What sample rate should I use for music created specifically for a film?

Record and produce the music at 96kHz if the scoring budget and equipment support it. The benefit in the production environment (better plug-in performance, more headroom through processing generations) is real, even if inaudible at delivery. Convert to 48kHz when delivering to the re-recording mixer for the final mix session. The conversion is lossless in quality terms at this stage. Never deliver a 44.1kHz music session to a film post environment -- the sample rate mismatch creates avoidable problems in the mix session.

Does sample rate affect the file size of my location audio backups?

Directly proportionally. A 1-hour, 6-channel, 24-bit recording at 48kHz is approximately 1.24 GB. The same recording at 96kHz is approximately 2.48 GB. The Audio Bitrate Storage Calculator computes exact file sizes for any combination of sample rate, bit depth, channel count, and duration. For a 10-day documentary shoot with 8 hours of daily recording on a 6-channel recorder, the storage difference between 48kHz and 96kHz is approximately 75 GB -- meaningful at scale but not prohibitive on modern storage hardware.

Is there any film delivery format that requires 96kHz audio?

A small number of high-resolution delivery formats specify 96kHz as an option or requirement: Dolby Atmos master sessions for theatrical exhibition can be delivered at 96kHz, and some high-resolution digital cinema masters for premium large format (PLF) theatrical screening include 96kHz audio. Netflix's hi-res audio tier accepts 96kHz stems for Atmos mixing. For standard theatrical DCP delivery, broadcast, and streaming, 48kHz is the universal standard and 96kHz provides no compliance benefit. If a specific platform or contract requires 96kHz, that requirement will appear explicitly in the delivery specification -- no guesswork is needed.

The Sample Rate Converter calculates the quality implications and output parameters of any sample rate conversion -- useful for planning the 96kHz to 48kHz conversion in a score-to-mix pipeline. The Audio Bitrate Storage Calculator shows you exactly how much more storage a 96kHz project requires compared to 48kHz across a full production schedule. For the broader context of how sample rate fits into a complete audio deliverables package, audio delivery standards for film and television covers the full specification set -- LUFS targets, channel configurations, and bit depth alongside sample rate requirements. The post on LUFS, dBFS, and loudness normalization covers the loudness compliance side of audio delivery that sample rate selection doesn't affect but that must be addressed before any mastering deliverable ships.

Conclusion

48kHz is the correct sample rate for all film and television audio delivery. 96kHz has legitimate uses in production and scoring sessions where audio will undergo significant processing before the 48kHz final delivery -- the headroom reduces processing artifacts through multiple generations. 192kHz has genuine value only in scientific recording and very specific archival use cases. For any project where the final deliverable is broadcast, streaming, or theatrical DCP, recording location audio, music, or sound effects above 48kHz adds storage and CPU cost without improving what the audience hears.

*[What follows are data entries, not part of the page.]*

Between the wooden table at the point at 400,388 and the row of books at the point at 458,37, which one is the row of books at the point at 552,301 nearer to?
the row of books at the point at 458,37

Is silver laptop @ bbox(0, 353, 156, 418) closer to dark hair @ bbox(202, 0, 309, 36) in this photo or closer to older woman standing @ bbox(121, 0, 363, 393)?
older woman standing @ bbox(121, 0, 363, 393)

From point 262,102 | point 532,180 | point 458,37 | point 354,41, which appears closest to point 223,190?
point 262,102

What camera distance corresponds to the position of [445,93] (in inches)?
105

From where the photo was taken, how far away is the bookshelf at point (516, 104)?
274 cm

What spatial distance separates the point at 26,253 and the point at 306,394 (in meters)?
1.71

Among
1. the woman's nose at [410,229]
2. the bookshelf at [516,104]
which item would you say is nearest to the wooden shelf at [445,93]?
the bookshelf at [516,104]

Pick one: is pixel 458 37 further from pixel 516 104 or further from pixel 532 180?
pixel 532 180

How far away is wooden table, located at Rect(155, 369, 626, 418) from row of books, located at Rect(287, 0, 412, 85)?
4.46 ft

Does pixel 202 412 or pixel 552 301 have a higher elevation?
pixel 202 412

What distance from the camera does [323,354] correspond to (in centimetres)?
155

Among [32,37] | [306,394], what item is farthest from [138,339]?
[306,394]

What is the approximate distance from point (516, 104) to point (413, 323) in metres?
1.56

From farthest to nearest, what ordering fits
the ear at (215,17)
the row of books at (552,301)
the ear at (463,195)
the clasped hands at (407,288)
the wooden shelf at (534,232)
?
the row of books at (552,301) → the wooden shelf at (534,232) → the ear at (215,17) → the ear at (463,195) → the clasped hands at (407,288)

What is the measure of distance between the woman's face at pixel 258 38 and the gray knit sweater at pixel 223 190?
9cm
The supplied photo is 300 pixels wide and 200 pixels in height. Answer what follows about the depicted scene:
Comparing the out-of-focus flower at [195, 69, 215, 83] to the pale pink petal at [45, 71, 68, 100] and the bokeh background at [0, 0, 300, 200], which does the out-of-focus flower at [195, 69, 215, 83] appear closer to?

This post covers standard stereo and multichannel audio for film delivery. Object-based audio formats (Dolby Atmos, MPEG-H) have their own session requirements that include sample rate specifications within a more complex workflow than standard channel-based delivery.

What's the highest sample rate you've used on a production -- and looking back, did the deliverable justify the additional workflow complexity?